Wenn wir uns zusätzlich zu unserem einigermaßen festen Programm noch überhäufen mit der Erfüllung von Wünschen und Bitten anderer, wenn wir immer ja sagen, obwohl wir wissen, dass kein Raum mehr ist, sind solche Stresssituationen vorprogrammiert. Sie können auf lange Sicht noch viel tiefgreifendere Formen annehmen als nur das punktuelle Gefühl, wir seien überfordert. Für unser eigenes Wohlbefinden also müssen wir lernen, zwischen den vielen Jas auch mal ein Nein einzustreuen.

Die Bequemlichkeit
Leider ist der Mensch in den meisten Fällen ein Wesen, das sich immer den einfachsten Weg sucht. Evolutionsgeschichtlich macht dies auf den ersten Blick durchaus Sinn, denn ein einfacher, schneller Weg schont Ressourcen. Einer Sache zuzustimmen und ja zu sagen, ist oft der einfachere Weg. Einfacher, als sich mit dem Sachverhalt eingehend auseinanderzusetzen und sich eine vielleicht konträre Meinung zu bilden. Einfacher, als möglicherweise in die Konfrontation zu gehen, für seine eigene andere Meinung zu argumentieren und sie vehement zu verteidigen. Schließlich möchte man auch nicht als ständiger Nein-Sager außerhalb des Teams stehen.

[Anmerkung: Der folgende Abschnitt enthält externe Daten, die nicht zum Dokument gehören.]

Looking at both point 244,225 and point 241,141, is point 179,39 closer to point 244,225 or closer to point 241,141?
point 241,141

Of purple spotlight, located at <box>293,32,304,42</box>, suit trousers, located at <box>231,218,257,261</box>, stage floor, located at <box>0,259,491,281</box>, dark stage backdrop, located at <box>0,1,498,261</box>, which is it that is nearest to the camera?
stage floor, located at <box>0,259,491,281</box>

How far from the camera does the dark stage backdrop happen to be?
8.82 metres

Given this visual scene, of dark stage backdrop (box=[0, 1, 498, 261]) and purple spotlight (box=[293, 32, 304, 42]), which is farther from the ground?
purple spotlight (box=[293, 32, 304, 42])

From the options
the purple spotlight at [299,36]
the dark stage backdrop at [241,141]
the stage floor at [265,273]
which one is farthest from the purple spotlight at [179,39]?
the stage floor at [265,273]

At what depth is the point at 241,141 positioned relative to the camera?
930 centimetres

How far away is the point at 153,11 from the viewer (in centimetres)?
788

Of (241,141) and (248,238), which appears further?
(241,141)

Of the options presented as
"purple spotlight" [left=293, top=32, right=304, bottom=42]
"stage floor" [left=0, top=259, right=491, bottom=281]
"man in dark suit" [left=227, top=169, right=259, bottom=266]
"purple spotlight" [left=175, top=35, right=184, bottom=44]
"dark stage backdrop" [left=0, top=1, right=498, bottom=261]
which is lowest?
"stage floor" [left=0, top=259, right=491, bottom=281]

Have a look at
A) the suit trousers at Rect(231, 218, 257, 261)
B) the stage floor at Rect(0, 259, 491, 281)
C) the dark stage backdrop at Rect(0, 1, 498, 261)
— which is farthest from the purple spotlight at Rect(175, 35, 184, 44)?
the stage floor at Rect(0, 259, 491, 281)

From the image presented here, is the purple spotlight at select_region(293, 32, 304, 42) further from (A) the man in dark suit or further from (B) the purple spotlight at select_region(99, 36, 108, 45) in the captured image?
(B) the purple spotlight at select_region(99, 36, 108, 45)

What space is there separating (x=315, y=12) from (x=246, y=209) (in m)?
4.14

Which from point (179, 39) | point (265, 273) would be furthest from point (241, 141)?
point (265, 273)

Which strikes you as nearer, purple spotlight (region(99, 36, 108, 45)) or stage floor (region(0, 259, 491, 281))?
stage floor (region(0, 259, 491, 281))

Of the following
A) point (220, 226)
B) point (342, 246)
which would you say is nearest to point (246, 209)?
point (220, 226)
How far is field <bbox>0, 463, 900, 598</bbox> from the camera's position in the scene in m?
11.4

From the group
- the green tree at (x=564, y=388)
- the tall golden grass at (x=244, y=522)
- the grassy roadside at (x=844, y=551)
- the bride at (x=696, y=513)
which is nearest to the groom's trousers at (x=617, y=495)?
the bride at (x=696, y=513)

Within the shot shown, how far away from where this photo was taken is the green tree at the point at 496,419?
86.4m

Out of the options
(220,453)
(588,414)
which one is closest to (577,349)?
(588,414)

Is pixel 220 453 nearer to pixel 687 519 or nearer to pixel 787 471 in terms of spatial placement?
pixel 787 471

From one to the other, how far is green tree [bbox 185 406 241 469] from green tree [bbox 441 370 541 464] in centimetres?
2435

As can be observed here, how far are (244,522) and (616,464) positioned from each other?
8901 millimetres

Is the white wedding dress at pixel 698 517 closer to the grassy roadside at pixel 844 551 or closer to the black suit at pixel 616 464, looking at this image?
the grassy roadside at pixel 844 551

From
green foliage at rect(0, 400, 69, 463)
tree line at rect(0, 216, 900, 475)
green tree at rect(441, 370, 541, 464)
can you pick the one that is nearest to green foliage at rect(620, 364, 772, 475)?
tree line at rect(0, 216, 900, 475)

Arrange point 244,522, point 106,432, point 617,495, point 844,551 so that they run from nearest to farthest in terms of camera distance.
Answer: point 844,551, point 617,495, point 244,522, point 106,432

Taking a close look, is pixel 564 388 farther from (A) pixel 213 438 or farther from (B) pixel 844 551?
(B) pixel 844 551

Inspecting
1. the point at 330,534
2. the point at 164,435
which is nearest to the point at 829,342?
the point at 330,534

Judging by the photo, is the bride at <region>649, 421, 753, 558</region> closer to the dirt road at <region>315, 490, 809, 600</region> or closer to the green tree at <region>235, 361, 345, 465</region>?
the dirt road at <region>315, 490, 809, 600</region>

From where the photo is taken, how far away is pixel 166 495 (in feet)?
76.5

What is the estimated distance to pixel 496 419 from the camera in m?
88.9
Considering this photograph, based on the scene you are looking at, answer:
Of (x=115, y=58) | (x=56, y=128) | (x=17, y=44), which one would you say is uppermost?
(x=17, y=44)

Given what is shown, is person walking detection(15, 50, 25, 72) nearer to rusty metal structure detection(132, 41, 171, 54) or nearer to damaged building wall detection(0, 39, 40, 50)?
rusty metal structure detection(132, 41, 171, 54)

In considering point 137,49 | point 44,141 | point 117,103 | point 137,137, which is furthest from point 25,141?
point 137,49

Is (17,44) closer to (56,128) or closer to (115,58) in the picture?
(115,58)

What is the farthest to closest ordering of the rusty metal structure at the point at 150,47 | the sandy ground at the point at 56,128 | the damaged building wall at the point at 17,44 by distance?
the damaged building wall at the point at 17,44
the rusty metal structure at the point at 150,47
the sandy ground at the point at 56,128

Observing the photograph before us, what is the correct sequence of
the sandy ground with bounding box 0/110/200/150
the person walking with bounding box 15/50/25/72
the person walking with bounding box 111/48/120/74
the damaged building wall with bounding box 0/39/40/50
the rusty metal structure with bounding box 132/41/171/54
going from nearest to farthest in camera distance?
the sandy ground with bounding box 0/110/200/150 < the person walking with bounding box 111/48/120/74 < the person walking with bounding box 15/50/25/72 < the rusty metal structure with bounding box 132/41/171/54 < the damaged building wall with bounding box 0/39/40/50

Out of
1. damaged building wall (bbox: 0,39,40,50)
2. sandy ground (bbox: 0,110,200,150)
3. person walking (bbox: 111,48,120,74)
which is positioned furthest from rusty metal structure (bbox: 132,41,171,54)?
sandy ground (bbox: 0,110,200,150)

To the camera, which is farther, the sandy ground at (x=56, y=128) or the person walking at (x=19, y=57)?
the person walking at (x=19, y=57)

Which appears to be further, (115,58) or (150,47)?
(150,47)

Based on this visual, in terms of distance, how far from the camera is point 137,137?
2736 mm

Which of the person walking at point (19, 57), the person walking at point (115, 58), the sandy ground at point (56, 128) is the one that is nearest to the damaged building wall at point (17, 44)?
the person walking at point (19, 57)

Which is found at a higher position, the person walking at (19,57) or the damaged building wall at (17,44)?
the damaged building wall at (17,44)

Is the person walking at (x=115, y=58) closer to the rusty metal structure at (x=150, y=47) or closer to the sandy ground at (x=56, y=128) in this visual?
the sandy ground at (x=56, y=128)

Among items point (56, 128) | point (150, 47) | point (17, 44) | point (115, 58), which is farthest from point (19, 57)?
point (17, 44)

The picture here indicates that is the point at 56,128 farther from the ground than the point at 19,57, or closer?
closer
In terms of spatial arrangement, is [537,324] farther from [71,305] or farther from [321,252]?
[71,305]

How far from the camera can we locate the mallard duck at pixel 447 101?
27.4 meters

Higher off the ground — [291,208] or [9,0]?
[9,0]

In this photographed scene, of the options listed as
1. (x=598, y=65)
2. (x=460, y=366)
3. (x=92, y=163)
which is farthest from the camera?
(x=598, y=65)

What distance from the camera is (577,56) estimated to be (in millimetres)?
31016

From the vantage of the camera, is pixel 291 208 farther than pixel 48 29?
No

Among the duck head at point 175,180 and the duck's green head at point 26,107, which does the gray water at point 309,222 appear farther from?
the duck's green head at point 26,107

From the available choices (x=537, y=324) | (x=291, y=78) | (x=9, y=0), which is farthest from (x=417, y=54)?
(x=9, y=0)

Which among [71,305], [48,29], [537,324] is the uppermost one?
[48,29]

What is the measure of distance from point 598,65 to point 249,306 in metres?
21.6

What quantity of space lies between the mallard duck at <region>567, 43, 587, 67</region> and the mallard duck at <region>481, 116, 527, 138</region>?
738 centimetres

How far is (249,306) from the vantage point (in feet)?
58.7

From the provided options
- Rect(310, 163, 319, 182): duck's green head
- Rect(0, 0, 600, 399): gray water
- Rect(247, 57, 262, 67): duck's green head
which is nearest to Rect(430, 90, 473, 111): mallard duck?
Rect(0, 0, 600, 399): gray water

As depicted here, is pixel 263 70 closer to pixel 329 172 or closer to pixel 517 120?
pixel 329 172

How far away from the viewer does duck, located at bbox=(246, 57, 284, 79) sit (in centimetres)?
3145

Genau diese Konfrontation aber ist es, die wir in der Arbeits- und Unternehmenswelt brauchen. Nicht, um uns aneinander aufzureiben und Kräfte zu messen. Im Gegenteil: Um Dinge gemeinsam nach vorne zu bringen. Klingt paradox?
Erst dadurch, dass in einem Meeting, in einer Diskussion jemand eine andere Meinung vertritt, wird ein Thema plötzlich von einer anderen, nämlich der Seite dieser Person beleuchtet. Möglicherweise fühlen sich weitere Mitarbeiter angetrieben, den neuen Gedanken weiterzuspinnen und so entwickelt sich Stück für Stück ein spektrales Bild. Wir sehen das Thema in seiner Vielschichtigkeit, können positive und negative Aspekte besser voneinander trennen und zu einer Schlussfolgerung kommen, die der anfänglichen Idee vielleicht diametral gegenübersteht. Dies kann am Ende auch bedeuten, dass z. B. eine Produktstrategie verändert wird, weil man im Konsens mit allen Jas und Neins der Gruppe die ursprüngliche Idee nicht mehr für richtig hält.

Bequem ist dies nicht, denn es bedeutet im Vorfeld, dass wir uns Gedanken machen. Dass wir uns mit der Materie auseinandersetzen und Ideen entwickeln. Schnell ist dies auch nicht, denn zusätzlich zur gedanklichen Vorarbeit bedeutet Veränderung immer, dass man Althergebrachtes abwirft, neue Wege denkt und geht und Prozesse weiterentwickelt.
Aber genau dadurch, durch neue Gedanken und neue Wege, entstehen Entwicklung, Fortschritt und Innovation. Für die Unternehmen aber auch für jeden einzelnen von uns.